Forschung: Homöopathische Arzneimittel als Ergänzung der konventionellen Therapie bei Reizdarm

Was leistet Homöopathie beim Reizdarmsyndrom?

Homöopathie wird häufig zu der konventionellen Therapie mit eingesetzt. (Bildquelle: © j-mel – Fotolia)

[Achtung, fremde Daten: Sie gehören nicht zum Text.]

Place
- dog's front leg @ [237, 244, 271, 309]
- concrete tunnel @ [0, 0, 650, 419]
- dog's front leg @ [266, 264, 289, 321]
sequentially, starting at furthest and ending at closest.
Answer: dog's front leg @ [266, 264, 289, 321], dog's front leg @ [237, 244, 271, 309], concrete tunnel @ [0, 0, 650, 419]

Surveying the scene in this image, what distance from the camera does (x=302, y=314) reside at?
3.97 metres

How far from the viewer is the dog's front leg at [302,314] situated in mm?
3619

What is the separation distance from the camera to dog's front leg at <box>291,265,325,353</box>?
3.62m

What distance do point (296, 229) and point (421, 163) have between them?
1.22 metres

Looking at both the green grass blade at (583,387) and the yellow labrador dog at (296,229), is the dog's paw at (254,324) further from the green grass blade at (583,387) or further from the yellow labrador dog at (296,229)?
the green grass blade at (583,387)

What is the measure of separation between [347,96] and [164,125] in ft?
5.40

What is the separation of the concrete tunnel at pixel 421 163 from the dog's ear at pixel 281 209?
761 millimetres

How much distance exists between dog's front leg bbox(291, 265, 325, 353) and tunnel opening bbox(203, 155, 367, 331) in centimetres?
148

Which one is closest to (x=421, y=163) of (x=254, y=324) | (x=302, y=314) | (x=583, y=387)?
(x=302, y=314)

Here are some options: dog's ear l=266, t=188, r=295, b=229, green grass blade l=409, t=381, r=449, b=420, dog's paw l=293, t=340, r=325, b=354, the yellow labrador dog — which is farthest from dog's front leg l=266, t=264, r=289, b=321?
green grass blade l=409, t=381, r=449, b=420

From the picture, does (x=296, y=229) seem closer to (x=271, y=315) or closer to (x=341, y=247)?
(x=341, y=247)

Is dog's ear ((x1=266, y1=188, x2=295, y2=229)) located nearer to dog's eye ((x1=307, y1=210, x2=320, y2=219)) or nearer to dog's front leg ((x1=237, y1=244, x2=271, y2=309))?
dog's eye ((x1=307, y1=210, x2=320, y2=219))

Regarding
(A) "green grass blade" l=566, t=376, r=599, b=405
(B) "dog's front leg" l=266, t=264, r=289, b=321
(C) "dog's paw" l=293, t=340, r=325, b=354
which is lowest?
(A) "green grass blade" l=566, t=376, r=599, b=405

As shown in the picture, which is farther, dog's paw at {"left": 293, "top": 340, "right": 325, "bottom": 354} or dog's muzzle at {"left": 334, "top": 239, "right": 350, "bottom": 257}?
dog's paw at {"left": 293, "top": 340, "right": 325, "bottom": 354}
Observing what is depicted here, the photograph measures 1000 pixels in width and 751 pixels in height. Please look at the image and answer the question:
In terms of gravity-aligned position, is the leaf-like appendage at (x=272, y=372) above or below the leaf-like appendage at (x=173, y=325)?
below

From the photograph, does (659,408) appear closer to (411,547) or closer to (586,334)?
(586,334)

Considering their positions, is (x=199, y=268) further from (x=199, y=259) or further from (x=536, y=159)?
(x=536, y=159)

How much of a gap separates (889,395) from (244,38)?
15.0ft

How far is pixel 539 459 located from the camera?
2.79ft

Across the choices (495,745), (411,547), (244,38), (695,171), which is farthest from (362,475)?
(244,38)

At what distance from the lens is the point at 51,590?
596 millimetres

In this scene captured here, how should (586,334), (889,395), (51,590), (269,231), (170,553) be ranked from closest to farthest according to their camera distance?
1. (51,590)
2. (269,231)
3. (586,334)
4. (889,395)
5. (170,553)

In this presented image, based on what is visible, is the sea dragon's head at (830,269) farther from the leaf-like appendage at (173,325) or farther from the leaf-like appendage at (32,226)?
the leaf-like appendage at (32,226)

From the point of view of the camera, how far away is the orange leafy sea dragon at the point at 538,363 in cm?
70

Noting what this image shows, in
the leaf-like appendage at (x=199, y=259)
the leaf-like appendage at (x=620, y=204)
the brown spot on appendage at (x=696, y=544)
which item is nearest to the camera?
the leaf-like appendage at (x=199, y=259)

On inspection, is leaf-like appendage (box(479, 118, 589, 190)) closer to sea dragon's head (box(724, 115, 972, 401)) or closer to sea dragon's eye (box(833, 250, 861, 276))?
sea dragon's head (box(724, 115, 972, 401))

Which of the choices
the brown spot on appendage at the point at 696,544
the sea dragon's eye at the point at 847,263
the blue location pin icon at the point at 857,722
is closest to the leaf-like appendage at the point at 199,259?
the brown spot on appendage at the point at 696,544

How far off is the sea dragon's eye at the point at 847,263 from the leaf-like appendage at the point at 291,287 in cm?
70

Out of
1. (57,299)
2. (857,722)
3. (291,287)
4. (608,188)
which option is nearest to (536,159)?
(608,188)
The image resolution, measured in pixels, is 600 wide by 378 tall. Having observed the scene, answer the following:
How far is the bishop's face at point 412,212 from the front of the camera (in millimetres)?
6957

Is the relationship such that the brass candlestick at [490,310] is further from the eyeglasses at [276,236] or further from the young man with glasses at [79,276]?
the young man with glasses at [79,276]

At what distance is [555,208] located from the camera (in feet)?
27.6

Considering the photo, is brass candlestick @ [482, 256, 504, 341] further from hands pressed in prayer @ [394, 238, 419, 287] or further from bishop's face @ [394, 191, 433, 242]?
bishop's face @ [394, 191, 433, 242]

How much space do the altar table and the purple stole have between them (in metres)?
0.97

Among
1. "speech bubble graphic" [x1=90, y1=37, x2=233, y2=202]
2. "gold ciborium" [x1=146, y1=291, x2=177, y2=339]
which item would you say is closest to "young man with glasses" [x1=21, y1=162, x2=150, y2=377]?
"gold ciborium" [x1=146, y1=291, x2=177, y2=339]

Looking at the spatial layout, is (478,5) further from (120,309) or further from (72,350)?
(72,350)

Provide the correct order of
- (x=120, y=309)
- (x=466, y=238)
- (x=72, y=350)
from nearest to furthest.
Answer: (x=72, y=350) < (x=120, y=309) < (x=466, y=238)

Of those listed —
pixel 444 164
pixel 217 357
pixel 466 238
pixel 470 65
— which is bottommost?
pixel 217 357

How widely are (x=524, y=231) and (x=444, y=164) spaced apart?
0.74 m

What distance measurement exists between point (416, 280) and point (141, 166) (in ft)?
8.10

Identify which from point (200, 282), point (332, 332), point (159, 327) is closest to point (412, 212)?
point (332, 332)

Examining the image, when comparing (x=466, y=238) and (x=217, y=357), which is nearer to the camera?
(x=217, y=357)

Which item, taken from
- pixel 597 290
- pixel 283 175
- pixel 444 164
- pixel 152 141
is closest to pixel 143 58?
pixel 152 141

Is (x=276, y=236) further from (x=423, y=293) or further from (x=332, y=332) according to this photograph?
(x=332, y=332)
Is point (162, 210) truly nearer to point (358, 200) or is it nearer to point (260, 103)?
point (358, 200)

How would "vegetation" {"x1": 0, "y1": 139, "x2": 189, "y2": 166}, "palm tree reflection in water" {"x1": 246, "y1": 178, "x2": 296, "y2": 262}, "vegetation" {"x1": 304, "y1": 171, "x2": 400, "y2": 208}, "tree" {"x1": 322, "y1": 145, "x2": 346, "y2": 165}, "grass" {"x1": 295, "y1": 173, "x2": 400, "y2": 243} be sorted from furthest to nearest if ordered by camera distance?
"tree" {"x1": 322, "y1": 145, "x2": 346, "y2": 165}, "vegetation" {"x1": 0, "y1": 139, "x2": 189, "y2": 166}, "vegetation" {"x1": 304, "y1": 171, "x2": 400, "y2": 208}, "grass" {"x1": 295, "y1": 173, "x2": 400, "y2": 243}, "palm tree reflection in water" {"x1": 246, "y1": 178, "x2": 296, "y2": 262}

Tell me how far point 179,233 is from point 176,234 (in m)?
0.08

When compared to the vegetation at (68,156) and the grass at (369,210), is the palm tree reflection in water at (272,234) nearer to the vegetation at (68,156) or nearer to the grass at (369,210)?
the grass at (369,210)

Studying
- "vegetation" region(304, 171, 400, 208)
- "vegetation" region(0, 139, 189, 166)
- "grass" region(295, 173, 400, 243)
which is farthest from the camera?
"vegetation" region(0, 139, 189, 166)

Das Homeopathic Research Institut (HRI) berichtet auf seinen Internetseiten über interessante Forschungsprojekte zu Einsatzbereichen der Homöopathie bei verschiedenen Krankheiten und ruft zu Crowdfunding auf. Unter den aktuellen Forschungsvorhaben ist auch ein Projekt, das sich mit der Wirkung von homöopathischen Arzneimitteln im Rahmen von individuellen Therapien bei Reizdarmsyndrom befasst.

Positive Erfahrungen am Barnsley Hospital mit Homöopathie bei Reizdarmsyndrom

Die Studie will die Erfahrungen von Dr. Kapil Kapur am Barnsley Hospital wissenschaftlich untermauern. Der Gastroenterologe war beeindruckt von den erzielten Behandlungsergebnissen, wenn Patienten mit Reizdarmsyndrom in seiner Abteilung von einem professionellen Homöopathen individuell behandelt wurden. Geplant ist dazu eine einjährige prospektive Evaluation der Behandlung, die den Fortschritt der Patienten mit Reizdarmsyndrom unter einer homöopathischen Mitbehandlung anhand von anerkannten wissenschaftlichen Methoden dokumentiert. Sie soll dazu dienen, eine Evidenzbasis aufzubauen, um die Einbeziehung von Homöopathie im Rahmen der Therapie von Erkrankungen wie Reizdarmsyndrom zu untermauern. Von der Studie zum Reizdarmsyndrom und Homöopathie erhofft sich die Studienleiterin Jackie Raw eine Leistungsbeurteilung, die aufzeigt, wie nützlich eine Kombination von Schulmedizin und Homöopathie vor allem für Patienten sein kann, die nicht gut auf konventionelle Behandlung ansprechen.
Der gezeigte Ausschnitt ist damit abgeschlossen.